Excerpt:
+ + + +

Sauvignon Blanc or refered to as just “Sauvignon” in Alto Adige (4% of plantings) It was not introduced to the area until the 19th century, when it was planted with its Bordeaux sibling Semillion. The best plantings are found along the terraces of the Adige River, from Salorno up to Merano. Here the variety shows of intense aromas, crisp acid, and freshness. I found the examples I tried to be quite impressive. (See my notes below)
Mueller-Thurgau (3% of plantings) The grape expresses the following characters: in the Isarco Valley a scent of elder flowers, in the warmer Bassa Atesina notes of nuts and stone fruit, in the Val Venosta more mineral notes and fresh apples. Incidentally the variety is grown in Alto Adige’s highest vineyards at up to 3,300 feet (1000m), giving the wines a very crisp, crystal structure.
Kerner (.5% of plantings) this is a hybrid of the German grapes of Trollinger and Riesling named after the poet Justinus Kerner. Planted mostly in high elevation vineyards of the Isarco Valley and the Val Venosta. Wines are steely, spicy with subtle hints of nutmeg. This is a variety to watch in Alto Adige as it is finding quite a fancy.

+ + + +

Dataset extract:
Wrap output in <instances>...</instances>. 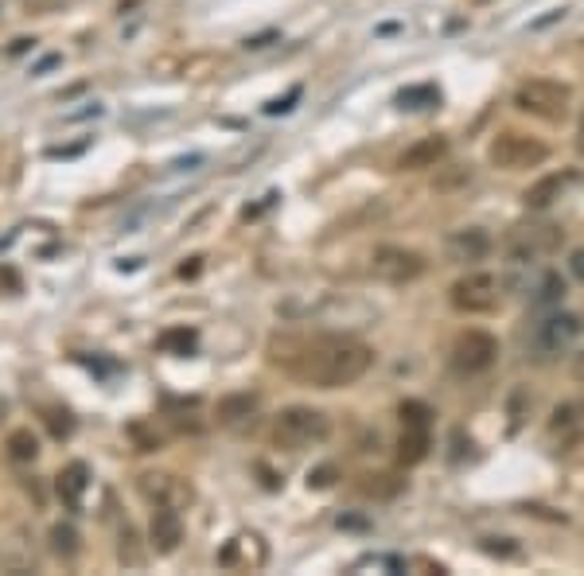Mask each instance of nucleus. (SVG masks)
<instances>
[{"instance_id": "obj_24", "label": "nucleus", "mask_w": 584, "mask_h": 576, "mask_svg": "<svg viewBox=\"0 0 584 576\" xmlns=\"http://www.w3.org/2000/svg\"><path fill=\"white\" fill-rule=\"evenodd\" d=\"M133 541H137V534H133V526L125 522V526H121V561H129V565H145V557L137 553Z\"/></svg>"}, {"instance_id": "obj_27", "label": "nucleus", "mask_w": 584, "mask_h": 576, "mask_svg": "<svg viewBox=\"0 0 584 576\" xmlns=\"http://www.w3.org/2000/svg\"><path fill=\"white\" fill-rule=\"evenodd\" d=\"M569 273H573V281H584V250L569 253Z\"/></svg>"}, {"instance_id": "obj_6", "label": "nucleus", "mask_w": 584, "mask_h": 576, "mask_svg": "<svg viewBox=\"0 0 584 576\" xmlns=\"http://www.w3.org/2000/svg\"><path fill=\"white\" fill-rule=\"evenodd\" d=\"M487 160L503 172H526V168H538L549 160V148L538 137L530 133H518V129H507L499 133L495 141L487 144Z\"/></svg>"}, {"instance_id": "obj_18", "label": "nucleus", "mask_w": 584, "mask_h": 576, "mask_svg": "<svg viewBox=\"0 0 584 576\" xmlns=\"http://www.w3.org/2000/svg\"><path fill=\"white\" fill-rule=\"evenodd\" d=\"M530 292H534L530 296L534 308H557L565 300V277L561 273H542V281L530 288Z\"/></svg>"}, {"instance_id": "obj_28", "label": "nucleus", "mask_w": 584, "mask_h": 576, "mask_svg": "<svg viewBox=\"0 0 584 576\" xmlns=\"http://www.w3.org/2000/svg\"><path fill=\"white\" fill-rule=\"evenodd\" d=\"M339 526H347V530H366L363 518H339Z\"/></svg>"}, {"instance_id": "obj_15", "label": "nucleus", "mask_w": 584, "mask_h": 576, "mask_svg": "<svg viewBox=\"0 0 584 576\" xmlns=\"http://www.w3.org/2000/svg\"><path fill=\"white\" fill-rule=\"evenodd\" d=\"M257 409H261V401H257V394H230L219 401V425H226V429L242 432L250 429L257 421Z\"/></svg>"}, {"instance_id": "obj_2", "label": "nucleus", "mask_w": 584, "mask_h": 576, "mask_svg": "<svg viewBox=\"0 0 584 576\" xmlns=\"http://www.w3.org/2000/svg\"><path fill=\"white\" fill-rule=\"evenodd\" d=\"M581 335H584L581 312L553 308V312H546L538 324L530 327V335H526V359L538 362V366H549V362H557L561 355H569Z\"/></svg>"}, {"instance_id": "obj_8", "label": "nucleus", "mask_w": 584, "mask_h": 576, "mask_svg": "<svg viewBox=\"0 0 584 576\" xmlns=\"http://www.w3.org/2000/svg\"><path fill=\"white\" fill-rule=\"evenodd\" d=\"M452 374H460V378H479V374H487L495 362H499V339L491 335V331H464L456 343H452Z\"/></svg>"}, {"instance_id": "obj_16", "label": "nucleus", "mask_w": 584, "mask_h": 576, "mask_svg": "<svg viewBox=\"0 0 584 576\" xmlns=\"http://www.w3.org/2000/svg\"><path fill=\"white\" fill-rule=\"evenodd\" d=\"M55 491H59V503L67 506V510H82V499H86V491H90V468H86L82 460H74L71 468L59 471Z\"/></svg>"}, {"instance_id": "obj_17", "label": "nucleus", "mask_w": 584, "mask_h": 576, "mask_svg": "<svg viewBox=\"0 0 584 576\" xmlns=\"http://www.w3.org/2000/svg\"><path fill=\"white\" fill-rule=\"evenodd\" d=\"M429 448H433V436H429L425 425H402V436H398V460H402L405 468L421 464V460L429 456Z\"/></svg>"}, {"instance_id": "obj_7", "label": "nucleus", "mask_w": 584, "mask_h": 576, "mask_svg": "<svg viewBox=\"0 0 584 576\" xmlns=\"http://www.w3.org/2000/svg\"><path fill=\"white\" fill-rule=\"evenodd\" d=\"M448 300H452V308L464 312V316H487V312H495L499 300H503V281H499L495 273L475 269V273L460 277L456 285L448 288Z\"/></svg>"}, {"instance_id": "obj_26", "label": "nucleus", "mask_w": 584, "mask_h": 576, "mask_svg": "<svg viewBox=\"0 0 584 576\" xmlns=\"http://www.w3.org/2000/svg\"><path fill=\"white\" fill-rule=\"evenodd\" d=\"M335 483V468H316V471H308V487H331Z\"/></svg>"}, {"instance_id": "obj_21", "label": "nucleus", "mask_w": 584, "mask_h": 576, "mask_svg": "<svg viewBox=\"0 0 584 576\" xmlns=\"http://www.w3.org/2000/svg\"><path fill=\"white\" fill-rule=\"evenodd\" d=\"M8 456L16 460V464H32L39 456V440L32 436V429H16L8 436Z\"/></svg>"}, {"instance_id": "obj_4", "label": "nucleus", "mask_w": 584, "mask_h": 576, "mask_svg": "<svg viewBox=\"0 0 584 576\" xmlns=\"http://www.w3.org/2000/svg\"><path fill=\"white\" fill-rule=\"evenodd\" d=\"M569 106H573V90L565 82H553V78H530L514 90V109L530 113L538 121H549V125L565 121Z\"/></svg>"}, {"instance_id": "obj_13", "label": "nucleus", "mask_w": 584, "mask_h": 576, "mask_svg": "<svg viewBox=\"0 0 584 576\" xmlns=\"http://www.w3.org/2000/svg\"><path fill=\"white\" fill-rule=\"evenodd\" d=\"M183 541V514L176 506H156L152 510V522H148V545L160 553V557H172Z\"/></svg>"}, {"instance_id": "obj_10", "label": "nucleus", "mask_w": 584, "mask_h": 576, "mask_svg": "<svg viewBox=\"0 0 584 576\" xmlns=\"http://www.w3.org/2000/svg\"><path fill=\"white\" fill-rule=\"evenodd\" d=\"M491 250H495V242H491V234H487L483 226H460V230H452L448 242H444L448 261H456V265L487 261V253Z\"/></svg>"}, {"instance_id": "obj_29", "label": "nucleus", "mask_w": 584, "mask_h": 576, "mask_svg": "<svg viewBox=\"0 0 584 576\" xmlns=\"http://www.w3.org/2000/svg\"><path fill=\"white\" fill-rule=\"evenodd\" d=\"M573 378H577V382H584V351L577 355V359H573Z\"/></svg>"}, {"instance_id": "obj_14", "label": "nucleus", "mask_w": 584, "mask_h": 576, "mask_svg": "<svg viewBox=\"0 0 584 576\" xmlns=\"http://www.w3.org/2000/svg\"><path fill=\"white\" fill-rule=\"evenodd\" d=\"M448 156V137H425V141H413L398 156V172H425V168H437L440 160Z\"/></svg>"}, {"instance_id": "obj_12", "label": "nucleus", "mask_w": 584, "mask_h": 576, "mask_svg": "<svg viewBox=\"0 0 584 576\" xmlns=\"http://www.w3.org/2000/svg\"><path fill=\"white\" fill-rule=\"evenodd\" d=\"M137 491L145 495L152 506H187L191 503V487L183 483V479H176V475H164V471H148V475H141L137 479Z\"/></svg>"}, {"instance_id": "obj_23", "label": "nucleus", "mask_w": 584, "mask_h": 576, "mask_svg": "<svg viewBox=\"0 0 584 576\" xmlns=\"http://www.w3.org/2000/svg\"><path fill=\"white\" fill-rule=\"evenodd\" d=\"M160 347H164V351H176V355H187V351L195 347V331H187V327H176V331H164Z\"/></svg>"}, {"instance_id": "obj_20", "label": "nucleus", "mask_w": 584, "mask_h": 576, "mask_svg": "<svg viewBox=\"0 0 584 576\" xmlns=\"http://www.w3.org/2000/svg\"><path fill=\"white\" fill-rule=\"evenodd\" d=\"M440 106V90L433 82H421V86H405L402 94H398V109H433Z\"/></svg>"}, {"instance_id": "obj_5", "label": "nucleus", "mask_w": 584, "mask_h": 576, "mask_svg": "<svg viewBox=\"0 0 584 576\" xmlns=\"http://www.w3.org/2000/svg\"><path fill=\"white\" fill-rule=\"evenodd\" d=\"M557 250H561V226H553V222H522L507 238L511 269H530V265H538L542 257Z\"/></svg>"}, {"instance_id": "obj_22", "label": "nucleus", "mask_w": 584, "mask_h": 576, "mask_svg": "<svg viewBox=\"0 0 584 576\" xmlns=\"http://www.w3.org/2000/svg\"><path fill=\"white\" fill-rule=\"evenodd\" d=\"M398 417H402V425H425V429H433V409L425 401H402Z\"/></svg>"}, {"instance_id": "obj_11", "label": "nucleus", "mask_w": 584, "mask_h": 576, "mask_svg": "<svg viewBox=\"0 0 584 576\" xmlns=\"http://www.w3.org/2000/svg\"><path fill=\"white\" fill-rule=\"evenodd\" d=\"M581 183V172L577 168H561V172H549L542 180H534L526 187V195H522V203L530 207V211H549L557 199H565V191L569 187H577Z\"/></svg>"}, {"instance_id": "obj_9", "label": "nucleus", "mask_w": 584, "mask_h": 576, "mask_svg": "<svg viewBox=\"0 0 584 576\" xmlns=\"http://www.w3.org/2000/svg\"><path fill=\"white\" fill-rule=\"evenodd\" d=\"M425 269H429V261L417 250H405V246H378L374 257H370V273L378 281H386V285H409Z\"/></svg>"}, {"instance_id": "obj_30", "label": "nucleus", "mask_w": 584, "mask_h": 576, "mask_svg": "<svg viewBox=\"0 0 584 576\" xmlns=\"http://www.w3.org/2000/svg\"><path fill=\"white\" fill-rule=\"evenodd\" d=\"M577 152L584 156V109H581V125H577Z\"/></svg>"}, {"instance_id": "obj_25", "label": "nucleus", "mask_w": 584, "mask_h": 576, "mask_svg": "<svg viewBox=\"0 0 584 576\" xmlns=\"http://www.w3.org/2000/svg\"><path fill=\"white\" fill-rule=\"evenodd\" d=\"M573 417H577V405H557L553 409V421H549V429H565V425H573Z\"/></svg>"}, {"instance_id": "obj_3", "label": "nucleus", "mask_w": 584, "mask_h": 576, "mask_svg": "<svg viewBox=\"0 0 584 576\" xmlns=\"http://www.w3.org/2000/svg\"><path fill=\"white\" fill-rule=\"evenodd\" d=\"M331 436V417L312 405H289L273 421V444L285 452H308Z\"/></svg>"}, {"instance_id": "obj_19", "label": "nucleus", "mask_w": 584, "mask_h": 576, "mask_svg": "<svg viewBox=\"0 0 584 576\" xmlns=\"http://www.w3.org/2000/svg\"><path fill=\"white\" fill-rule=\"evenodd\" d=\"M47 541H51V553L63 557V561H71V557L82 553V538H78V530H74L71 522H55Z\"/></svg>"}, {"instance_id": "obj_1", "label": "nucleus", "mask_w": 584, "mask_h": 576, "mask_svg": "<svg viewBox=\"0 0 584 576\" xmlns=\"http://www.w3.org/2000/svg\"><path fill=\"white\" fill-rule=\"evenodd\" d=\"M370 366H374V351L366 343L347 335H324V339H312L292 359V374L316 390H343V386H355Z\"/></svg>"}]
</instances>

+ + + +

Complete the following:
1. In the excerpt on Alto Adige grape varieties, rewrite the paragraph beginning "Mueller-Thurgau (3% of plantings)" as a short list that keeps its main facts.
2. Decide whether each statement agrees with the excerpt on Alto Adige grape varieties. Answer yes or no, and quote the words that settle it.
(a) Kerner is a cross of Trollinger and Riesling.
(b) Mueller-Thurgau grows in Alto Adige's highest vineyards.
(c) Sauvignon Blanc has grown in Alto Adige since the 17th century.
3. Carry the excerpt on Alto Adige grape varieties forward from its final sentence.

Results for the exercise:
1.
Mueller-Thurgau (3% of plantings):
- Isarco Valley: scent of elder flowers
- Warmer Bassa Atesina: notes of nuts and stone fruit
- Val Venosta: more mineral notes and fresh apples
- Grown in Alto Adige's highest vineyards, up to 3,300 feet (1000m), which gives the wines a very crisp, crystal structure

2.
(a) Yes: "this is a hybrid of the German grapes of Trollinger and Riesling"
(b) Yes: "the variety is grown in Alto Adige’s highest vineyards at up to 3,300 feet (1000m)"
(c) No: "It was not introduced to the area until the 19th century"

3.
Red Varieties (46% of production):
Schiava (31% of plantings) this is by far the most planted variety (both red and white). The wines made from this grape tend to be light, everyday wines, low in tannins with only moderate alcohol. The famous Santa Maddalena is regarded as fuller in body, the Lago di Caldaro softer, and the Meranese spicy. The grape can be found as a single variety wine labeled Alto Adige Schiava and Schiava Grigia or more commonly as a classified zone wine such as Santa Maddalena, Lago di Caldaro, Maraner, Colli di Bolzano, and Klausner Laitacher
Lagrein (8% of plantings) the wines made with this variety show rich aromas of berries, fresh macerated cherries and violets; on the palate, soft tannins and low acid. These characters are a good fight with current international trends. A rosé version is also made and is known as “Lagrein Rosato”. This is a variety to watch and should appeal to many an international palate. See my notes below.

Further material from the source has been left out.